"You will!" A grip of hands, a flutter of thanks, and the thing is done.

"Why, now," cries my host, "you will travel like a Tsar."

This private tarantass is brought round to the gates; an empty shell, into which they toss our luggage; first the hard pieces—hat-box, gun-case, trunk; then piles of hay to fill up chinks and holes, and wisps of straw to bind the mass; on all of which they lay your bedding, coats and skins. A woodman's axe, a coil of rope, a ball of string, a bag of nails, a pot of grease, a basket of bread and wine, a joint of roast beef, a tea-pot, and a case of cigars are afterwards coaxed into nooks and crannies of the shell.

Starting at dusk, so as to reach the ferry, at which you are to cross the river by day-break, we plash the mud and grind the planks of Archangel beneath our hoofs. "Good-bye! Look out for wolves! Take care of brigands! Good-bye, good-bye!" shout a dozen voices; and then that friendly and frozen city is left behind.

All night, under murky stars, we tear along a dreary path; pines on our right, pines on our left, and pines in our front. We bump through a village, waking up houseless dogs; we reach a ferry, and pass the river on a raft; we grind over stones and sand; we tug through slush and bog; all night, all day; all night again, and after that, all day; winding through the maze of forest leaves, now burnt and sear, and swirling on every blast that blows. Each day of our drive is like its fellow. A clearing, thirty yards wide, runs out before us for a thousand versts. The pines are all alike, the birches all alike. The villages are still more like each other than the trees. Our only change is in the track itself, which passes from sandy rifts to slimy beds, from grassy fields to rolling logs. In a thousand versts we count a hundred versts of log, two hundred versts of sand, three hundred versts of grass, four hundred versts of water-way and marsh.
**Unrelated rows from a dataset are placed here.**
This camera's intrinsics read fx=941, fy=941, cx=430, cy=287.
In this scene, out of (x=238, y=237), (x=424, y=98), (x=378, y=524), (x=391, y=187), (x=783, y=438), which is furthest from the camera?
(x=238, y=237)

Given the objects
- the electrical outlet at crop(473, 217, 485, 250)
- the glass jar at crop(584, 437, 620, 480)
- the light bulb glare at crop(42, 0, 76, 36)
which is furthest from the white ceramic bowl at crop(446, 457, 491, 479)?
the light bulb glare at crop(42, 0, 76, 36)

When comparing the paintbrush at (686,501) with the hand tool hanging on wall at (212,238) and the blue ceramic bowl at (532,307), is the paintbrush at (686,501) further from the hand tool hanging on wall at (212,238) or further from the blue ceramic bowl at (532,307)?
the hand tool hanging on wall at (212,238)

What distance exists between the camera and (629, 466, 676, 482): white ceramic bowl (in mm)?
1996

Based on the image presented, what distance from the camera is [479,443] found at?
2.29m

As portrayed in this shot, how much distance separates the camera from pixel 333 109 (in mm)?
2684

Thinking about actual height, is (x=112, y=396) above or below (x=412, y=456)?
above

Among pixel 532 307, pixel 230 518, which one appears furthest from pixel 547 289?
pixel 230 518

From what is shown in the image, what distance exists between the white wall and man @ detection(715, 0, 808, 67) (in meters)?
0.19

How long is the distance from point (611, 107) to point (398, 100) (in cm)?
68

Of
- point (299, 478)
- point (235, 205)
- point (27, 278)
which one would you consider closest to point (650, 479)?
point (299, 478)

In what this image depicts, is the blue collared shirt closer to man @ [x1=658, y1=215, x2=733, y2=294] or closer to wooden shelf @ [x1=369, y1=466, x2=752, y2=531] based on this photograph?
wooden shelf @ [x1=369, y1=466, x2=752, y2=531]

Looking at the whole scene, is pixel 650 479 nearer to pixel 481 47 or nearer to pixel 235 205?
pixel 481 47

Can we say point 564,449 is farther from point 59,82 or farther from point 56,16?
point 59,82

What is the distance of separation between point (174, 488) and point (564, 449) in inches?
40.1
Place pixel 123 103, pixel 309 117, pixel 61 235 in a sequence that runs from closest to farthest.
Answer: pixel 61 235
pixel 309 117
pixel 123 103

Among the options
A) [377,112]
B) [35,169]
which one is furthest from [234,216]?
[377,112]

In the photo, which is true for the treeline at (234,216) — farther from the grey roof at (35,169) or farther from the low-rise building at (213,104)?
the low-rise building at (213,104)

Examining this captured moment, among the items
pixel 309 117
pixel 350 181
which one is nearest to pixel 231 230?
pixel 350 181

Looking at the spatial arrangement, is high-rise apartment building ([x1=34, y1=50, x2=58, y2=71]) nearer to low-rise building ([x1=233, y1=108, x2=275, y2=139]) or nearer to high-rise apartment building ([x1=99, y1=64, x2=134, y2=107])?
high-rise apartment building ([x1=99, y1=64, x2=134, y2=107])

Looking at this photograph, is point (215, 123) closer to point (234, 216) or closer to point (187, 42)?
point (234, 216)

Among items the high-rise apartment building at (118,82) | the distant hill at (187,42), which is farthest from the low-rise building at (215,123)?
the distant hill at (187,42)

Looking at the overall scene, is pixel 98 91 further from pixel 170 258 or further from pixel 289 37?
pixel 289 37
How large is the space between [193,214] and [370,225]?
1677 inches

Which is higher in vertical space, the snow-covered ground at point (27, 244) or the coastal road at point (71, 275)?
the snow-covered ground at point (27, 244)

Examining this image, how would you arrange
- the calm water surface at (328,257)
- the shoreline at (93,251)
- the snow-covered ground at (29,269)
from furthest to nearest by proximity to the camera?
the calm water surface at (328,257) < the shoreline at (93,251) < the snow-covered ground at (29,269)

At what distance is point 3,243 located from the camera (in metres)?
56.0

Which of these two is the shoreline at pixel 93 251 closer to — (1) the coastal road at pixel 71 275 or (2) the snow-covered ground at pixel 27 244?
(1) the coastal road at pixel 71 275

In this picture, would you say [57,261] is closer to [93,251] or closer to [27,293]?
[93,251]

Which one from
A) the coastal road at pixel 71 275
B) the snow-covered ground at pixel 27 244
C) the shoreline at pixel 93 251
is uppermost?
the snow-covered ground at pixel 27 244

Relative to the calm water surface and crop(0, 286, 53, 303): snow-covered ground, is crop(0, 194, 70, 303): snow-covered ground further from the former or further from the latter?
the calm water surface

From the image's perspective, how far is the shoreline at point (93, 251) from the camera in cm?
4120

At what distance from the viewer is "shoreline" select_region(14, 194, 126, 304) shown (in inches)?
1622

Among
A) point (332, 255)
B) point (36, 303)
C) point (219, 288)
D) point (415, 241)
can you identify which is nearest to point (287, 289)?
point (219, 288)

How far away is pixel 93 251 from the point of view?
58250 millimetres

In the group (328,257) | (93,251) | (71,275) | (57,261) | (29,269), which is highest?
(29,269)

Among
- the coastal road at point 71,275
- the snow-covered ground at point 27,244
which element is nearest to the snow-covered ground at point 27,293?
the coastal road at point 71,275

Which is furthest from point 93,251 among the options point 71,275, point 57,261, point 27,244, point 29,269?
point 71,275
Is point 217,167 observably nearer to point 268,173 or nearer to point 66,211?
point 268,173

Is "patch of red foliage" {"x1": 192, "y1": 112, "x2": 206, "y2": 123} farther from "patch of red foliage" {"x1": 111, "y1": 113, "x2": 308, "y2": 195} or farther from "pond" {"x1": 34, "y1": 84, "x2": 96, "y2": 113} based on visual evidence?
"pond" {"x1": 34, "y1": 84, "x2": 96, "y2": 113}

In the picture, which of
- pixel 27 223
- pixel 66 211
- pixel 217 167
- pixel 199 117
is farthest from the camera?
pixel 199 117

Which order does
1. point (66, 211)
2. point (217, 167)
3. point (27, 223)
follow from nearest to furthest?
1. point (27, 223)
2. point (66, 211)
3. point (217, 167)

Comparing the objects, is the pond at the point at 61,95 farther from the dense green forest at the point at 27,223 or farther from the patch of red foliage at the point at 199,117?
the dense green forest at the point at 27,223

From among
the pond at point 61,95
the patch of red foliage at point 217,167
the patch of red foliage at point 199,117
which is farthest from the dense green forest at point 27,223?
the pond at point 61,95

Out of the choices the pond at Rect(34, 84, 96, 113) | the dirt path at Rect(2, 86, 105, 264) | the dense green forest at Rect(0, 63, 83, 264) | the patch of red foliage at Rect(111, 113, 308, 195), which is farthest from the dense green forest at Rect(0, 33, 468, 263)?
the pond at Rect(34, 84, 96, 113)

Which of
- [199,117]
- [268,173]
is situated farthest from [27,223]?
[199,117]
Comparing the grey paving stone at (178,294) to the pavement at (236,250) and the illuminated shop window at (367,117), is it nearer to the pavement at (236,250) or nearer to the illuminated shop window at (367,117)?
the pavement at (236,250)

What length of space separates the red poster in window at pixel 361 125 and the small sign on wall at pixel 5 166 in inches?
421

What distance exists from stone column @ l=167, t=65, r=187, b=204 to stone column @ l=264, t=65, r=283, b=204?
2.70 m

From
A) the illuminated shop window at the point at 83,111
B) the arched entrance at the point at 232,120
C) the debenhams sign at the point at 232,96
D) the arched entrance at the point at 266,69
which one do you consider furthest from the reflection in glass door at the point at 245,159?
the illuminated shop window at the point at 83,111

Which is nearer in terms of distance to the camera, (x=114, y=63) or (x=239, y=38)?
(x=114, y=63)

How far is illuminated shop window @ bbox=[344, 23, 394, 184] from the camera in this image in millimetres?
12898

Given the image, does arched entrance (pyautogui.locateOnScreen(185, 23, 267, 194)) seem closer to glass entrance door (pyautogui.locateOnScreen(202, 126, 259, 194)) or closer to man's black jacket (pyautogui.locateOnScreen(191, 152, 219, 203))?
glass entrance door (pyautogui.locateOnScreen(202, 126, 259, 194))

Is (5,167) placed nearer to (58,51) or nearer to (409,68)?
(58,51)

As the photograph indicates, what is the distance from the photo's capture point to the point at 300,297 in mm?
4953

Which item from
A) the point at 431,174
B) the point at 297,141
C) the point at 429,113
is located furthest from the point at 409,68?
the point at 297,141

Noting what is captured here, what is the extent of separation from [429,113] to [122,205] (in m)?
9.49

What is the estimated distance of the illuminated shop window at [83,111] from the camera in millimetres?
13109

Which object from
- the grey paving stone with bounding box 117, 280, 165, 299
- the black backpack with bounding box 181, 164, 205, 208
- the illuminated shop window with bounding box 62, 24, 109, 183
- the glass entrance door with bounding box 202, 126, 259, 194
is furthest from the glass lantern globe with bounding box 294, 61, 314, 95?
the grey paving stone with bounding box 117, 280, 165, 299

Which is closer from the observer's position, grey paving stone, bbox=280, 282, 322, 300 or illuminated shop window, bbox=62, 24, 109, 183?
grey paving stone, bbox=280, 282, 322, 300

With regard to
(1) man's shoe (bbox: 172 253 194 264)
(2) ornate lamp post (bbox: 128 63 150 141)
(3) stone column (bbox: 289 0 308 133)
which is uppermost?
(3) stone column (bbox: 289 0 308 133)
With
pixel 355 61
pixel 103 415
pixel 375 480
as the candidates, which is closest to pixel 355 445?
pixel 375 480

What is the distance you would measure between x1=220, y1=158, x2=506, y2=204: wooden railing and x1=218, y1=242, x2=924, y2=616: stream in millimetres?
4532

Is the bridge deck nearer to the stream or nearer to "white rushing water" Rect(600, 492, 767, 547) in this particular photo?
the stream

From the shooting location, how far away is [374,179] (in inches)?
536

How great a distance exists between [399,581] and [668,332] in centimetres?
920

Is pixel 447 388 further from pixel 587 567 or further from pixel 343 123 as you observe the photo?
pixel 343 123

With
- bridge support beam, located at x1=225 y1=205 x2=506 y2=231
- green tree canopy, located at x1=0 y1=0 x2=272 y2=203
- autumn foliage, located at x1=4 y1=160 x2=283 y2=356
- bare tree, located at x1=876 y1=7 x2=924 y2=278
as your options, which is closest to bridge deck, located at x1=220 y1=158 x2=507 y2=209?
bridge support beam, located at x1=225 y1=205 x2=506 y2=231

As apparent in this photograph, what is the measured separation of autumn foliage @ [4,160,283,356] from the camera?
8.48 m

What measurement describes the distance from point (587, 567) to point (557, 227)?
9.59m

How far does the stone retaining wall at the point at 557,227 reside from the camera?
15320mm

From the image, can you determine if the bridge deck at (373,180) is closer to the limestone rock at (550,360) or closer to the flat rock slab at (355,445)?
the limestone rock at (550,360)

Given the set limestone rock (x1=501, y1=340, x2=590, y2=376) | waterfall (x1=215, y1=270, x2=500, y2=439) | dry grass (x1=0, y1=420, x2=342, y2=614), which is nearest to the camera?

We smile at the Russians for laying down lines of rail in districts where they have neither a turnpike road nor a country lane. But how are they to blame? An iron path is the natural way in forest lands, where stone is scarce, as in Russia and the United States.

If the sands are bad, the logs are worse. One night we spend in a kind of protest; dreaming that our luggage has been badly packed, and that on daylight coming it shall be laid in some easier way. The trunk calls loudly for a change. My seat by day, my bed by night, this box has a leading part in our little play; but no adjustment of the other traps, no stuffing in of hay and straw, no coaxing of the furs and skins suffice to appease the fretful spirit of that trunk. It slips and jerks beneath me; rising in pain at every plunge. Coaxing it with skins is useless; soothing it with wisps of straw is vain. We tie it with bands and belts; but nothing will induce it to lie down. How can we blame it? Trunks have rights as well as men; they claim a proper place to lie in; and my poor box has just been tossed into this tarantass, and told to lie quiet on logs and stones.

Still more fretful than this trunk are the lumbar vertebræ in my spine. They hate this jolting day and night; they have been jerked out of their sockets, pounded into dust, and churned into curds. But then these mutineers are under more control than the trunk; and when they begin to murmur seriously, I still them in a moment by hints of taking them for a drive through Bitter Creek.

Ha! here is Holmogory! Standing on a bluff above the river, pretty and bright, with her golden cross, her grassy roads, her pink and white houses, her boats on the water, and her stretches of yellow sands; a village with open spaces; here a church, there a cloister; gay with gilt and paint, and shanties of a better class than you see in such small country towns; and forests of pine and birch around her—Holmogory looks the very spot on which a poet of the people might be born!